Exercise: What disadvantage of the Method of Moments does the text on Weibull fitting in reliability engineering give?

Provided text:
--------------------------------
Reliability Engineering has a statistical foundation and although reliability engineers need to master the basic tenets of statistics, they tend to analyse and interpret reliability data visually in charts. This is compared to a statistician, who may use more formal formulas and proofs. We also need to consider the history of reliability engineering which was developed before cheap computing was widely available.
The historical method reliability engineers used for fitting data to a Weibull distribution was “Ranked regression”, manually plotting failure events on graph paper and using visual methods to determine goodness of fit. Statistically the MLE (Maximum Likelihood Estimator) method usually provides superior results, especially for larger data samples. In general, the statistician would prefer MLE with a formulaic Goodness of Fit. However, the MLE calculation is too long and tedious to be usefully conducted by hand, and so was not extensively used until cheaper personal computers became available. A third general Weibull fitting method exists called Method of Moments (MM), but this has a disadvantage that it does not include censored data.
Censored data is where a component may have been changed for new and has accumulated operating age without failing. This may occur when components are changed as part of a planned replacement task in a Preventative Maintenance regime. Adding censored data to failure data during Weibull fitting contributes evidence of survivor age achieved, which will influence a more representative fit. Each change event must be marked up as either failure or censored to enable the correct treatment by the fitting algorithm used.
There are also robust statistical algorithms to test goodness-of-fit, such as Anderson-Darling or Hollander-Proschan tests, but using an expert’s visual check using a Weibull probability chart is often more intuitive to non-statisticians. We are not saying these goodness-of-fit algorithms should not be used, merely that visual inspection of the charts is powerful.
--------------------------------
Provided material:
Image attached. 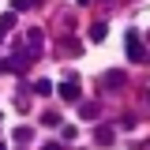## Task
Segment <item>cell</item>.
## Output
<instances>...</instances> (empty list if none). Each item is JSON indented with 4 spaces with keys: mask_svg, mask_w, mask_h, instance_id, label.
I'll return each mask as SVG.
<instances>
[{
    "mask_svg": "<svg viewBox=\"0 0 150 150\" xmlns=\"http://www.w3.org/2000/svg\"><path fill=\"white\" fill-rule=\"evenodd\" d=\"M98 105H94V101H86V105H83V109H79V116H83V120H98Z\"/></svg>",
    "mask_w": 150,
    "mask_h": 150,
    "instance_id": "5",
    "label": "cell"
},
{
    "mask_svg": "<svg viewBox=\"0 0 150 150\" xmlns=\"http://www.w3.org/2000/svg\"><path fill=\"white\" fill-rule=\"evenodd\" d=\"M60 53H68V56H83V45H79L75 38H68V41L60 45Z\"/></svg>",
    "mask_w": 150,
    "mask_h": 150,
    "instance_id": "4",
    "label": "cell"
},
{
    "mask_svg": "<svg viewBox=\"0 0 150 150\" xmlns=\"http://www.w3.org/2000/svg\"><path fill=\"white\" fill-rule=\"evenodd\" d=\"M4 34H8V26H4V23H0V41H4Z\"/></svg>",
    "mask_w": 150,
    "mask_h": 150,
    "instance_id": "10",
    "label": "cell"
},
{
    "mask_svg": "<svg viewBox=\"0 0 150 150\" xmlns=\"http://www.w3.org/2000/svg\"><path fill=\"white\" fill-rule=\"evenodd\" d=\"M34 90L45 98V94H53V83H49V79H38V83H34Z\"/></svg>",
    "mask_w": 150,
    "mask_h": 150,
    "instance_id": "7",
    "label": "cell"
},
{
    "mask_svg": "<svg viewBox=\"0 0 150 150\" xmlns=\"http://www.w3.org/2000/svg\"><path fill=\"white\" fill-rule=\"evenodd\" d=\"M60 98L64 101H79V75H64V83H60Z\"/></svg>",
    "mask_w": 150,
    "mask_h": 150,
    "instance_id": "1",
    "label": "cell"
},
{
    "mask_svg": "<svg viewBox=\"0 0 150 150\" xmlns=\"http://www.w3.org/2000/svg\"><path fill=\"white\" fill-rule=\"evenodd\" d=\"M120 83H124V79H120V71H109V75H105V86H109V90H116Z\"/></svg>",
    "mask_w": 150,
    "mask_h": 150,
    "instance_id": "9",
    "label": "cell"
},
{
    "mask_svg": "<svg viewBox=\"0 0 150 150\" xmlns=\"http://www.w3.org/2000/svg\"><path fill=\"white\" fill-rule=\"evenodd\" d=\"M128 56L135 60V64H143V60H146V49L139 45V34H135V30H128Z\"/></svg>",
    "mask_w": 150,
    "mask_h": 150,
    "instance_id": "2",
    "label": "cell"
},
{
    "mask_svg": "<svg viewBox=\"0 0 150 150\" xmlns=\"http://www.w3.org/2000/svg\"><path fill=\"white\" fill-rule=\"evenodd\" d=\"M0 150H8V146H4V143H0Z\"/></svg>",
    "mask_w": 150,
    "mask_h": 150,
    "instance_id": "11",
    "label": "cell"
},
{
    "mask_svg": "<svg viewBox=\"0 0 150 150\" xmlns=\"http://www.w3.org/2000/svg\"><path fill=\"white\" fill-rule=\"evenodd\" d=\"M41 41H45V34H41V30H38V26H34V30L26 34V45H30V49H34V53H38V45H41Z\"/></svg>",
    "mask_w": 150,
    "mask_h": 150,
    "instance_id": "6",
    "label": "cell"
},
{
    "mask_svg": "<svg viewBox=\"0 0 150 150\" xmlns=\"http://www.w3.org/2000/svg\"><path fill=\"white\" fill-rule=\"evenodd\" d=\"M101 38H105V23H94L90 26V41H101Z\"/></svg>",
    "mask_w": 150,
    "mask_h": 150,
    "instance_id": "8",
    "label": "cell"
},
{
    "mask_svg": "<svg viewBox=\"0 0 150 150\" xmlns=\"http://www.w3.org/2000/svg\"><path fill=\"white\" fill-rule=\"evenodd\" d=\"M94 139H98V146H112V143H116V131H112V128H98Z\"/></svg>",
    "mask_w": 150,
    "mask_h": 150,
    "instance_id": "3",
    "label": "cell"
}]
</instances>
--------------------------------
Answer to this task: It does not include censored data.